"...Will We Ever Run Free Of Those Worldly Wantings?"
This is a moving and at
times frustrating release for an artist who engendered both emotions - Oregon's
TIM HARDIN.
It's also a tale of two
cities - an experimental navel-gazing heart-on-your-emotional-sleeve concept
album from 1969 that some have praised as a second "Astral Weeks"
while others have labelled "Suite For Susan Moore..." as utter knob
and self-indulgent drivel - sat alongside a far more accessible and commercial
album from 1971 called "Bird On A Wire" (after a Leonard Cohen cover
version) - itself a sort of Soulful singer-songwriter return to form. I'm down
with both opinions. Whatever you say about Tim Hardin - he and his music was
never anything less than interesting. Here are the satisfied minds...

DATASET ENTRIES:
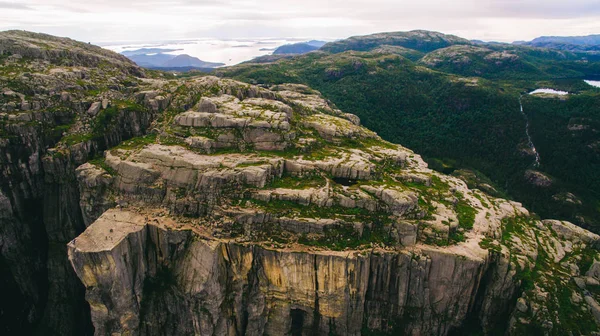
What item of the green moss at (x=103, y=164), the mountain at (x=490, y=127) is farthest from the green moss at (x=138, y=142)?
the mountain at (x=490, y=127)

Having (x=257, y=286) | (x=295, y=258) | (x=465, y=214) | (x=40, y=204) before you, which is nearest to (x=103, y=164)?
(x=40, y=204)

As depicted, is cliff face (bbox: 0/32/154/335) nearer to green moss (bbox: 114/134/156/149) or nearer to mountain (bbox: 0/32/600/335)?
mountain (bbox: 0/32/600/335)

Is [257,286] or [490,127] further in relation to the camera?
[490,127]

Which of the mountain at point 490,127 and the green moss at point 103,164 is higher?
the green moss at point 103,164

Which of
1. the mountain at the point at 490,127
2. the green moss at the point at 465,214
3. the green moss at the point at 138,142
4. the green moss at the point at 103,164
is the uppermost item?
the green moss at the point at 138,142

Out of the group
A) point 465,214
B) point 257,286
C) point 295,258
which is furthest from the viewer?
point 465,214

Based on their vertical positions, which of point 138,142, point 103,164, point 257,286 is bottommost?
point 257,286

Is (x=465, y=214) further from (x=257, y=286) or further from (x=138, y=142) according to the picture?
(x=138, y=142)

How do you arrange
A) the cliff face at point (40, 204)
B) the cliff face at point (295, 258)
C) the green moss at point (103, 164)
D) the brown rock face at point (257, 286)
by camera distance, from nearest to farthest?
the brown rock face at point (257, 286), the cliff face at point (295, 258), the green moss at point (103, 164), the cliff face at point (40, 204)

GIVEN TASK 1:
In the Tim Hardin review, after whose cover version is the 1971 album "Bird On A Wire" named?
GIVEN TASK 2:
Carry on writing the Tim Hardin review from the point where it stops.

FINAL RESULT 1:
Leonard Cohen

FINAL RESULT 2:
UK released November 1999
(reissued October 2009) - "Suite For Susan Moore And Damion - We Are -
One, One, All In One/Bird On A Wire" by TIM HARDIN on Beat Goes On BGOCD
470 (Barcode 5017251204707) offers 2LPs Remastered onto 1CD and plays out as
follows (78:53 minutes):
Implication I: [Side 1]
1. First Love Song
2. Everything Good Become
More True
Implication II:
3. Question Of Birth
4. Once-Touched By Flame
5. Last Sweet Moments
Implication III: [Side 2]
6. Magician
7. Loneliness She Knows
End Of Implication:
8. The Country I'm Living In
9. One, One, The Perfect Sum
10. Susan
Tracks 1 to 10 are his 5th
album "Suite For Susan Moore And Damion - We Are - One, One, All In
One" - released April 1969 in the USA on Columbia CS 9787 (Stereo) and May
1969 in the UK on CBS Records S 63571 (Stereo).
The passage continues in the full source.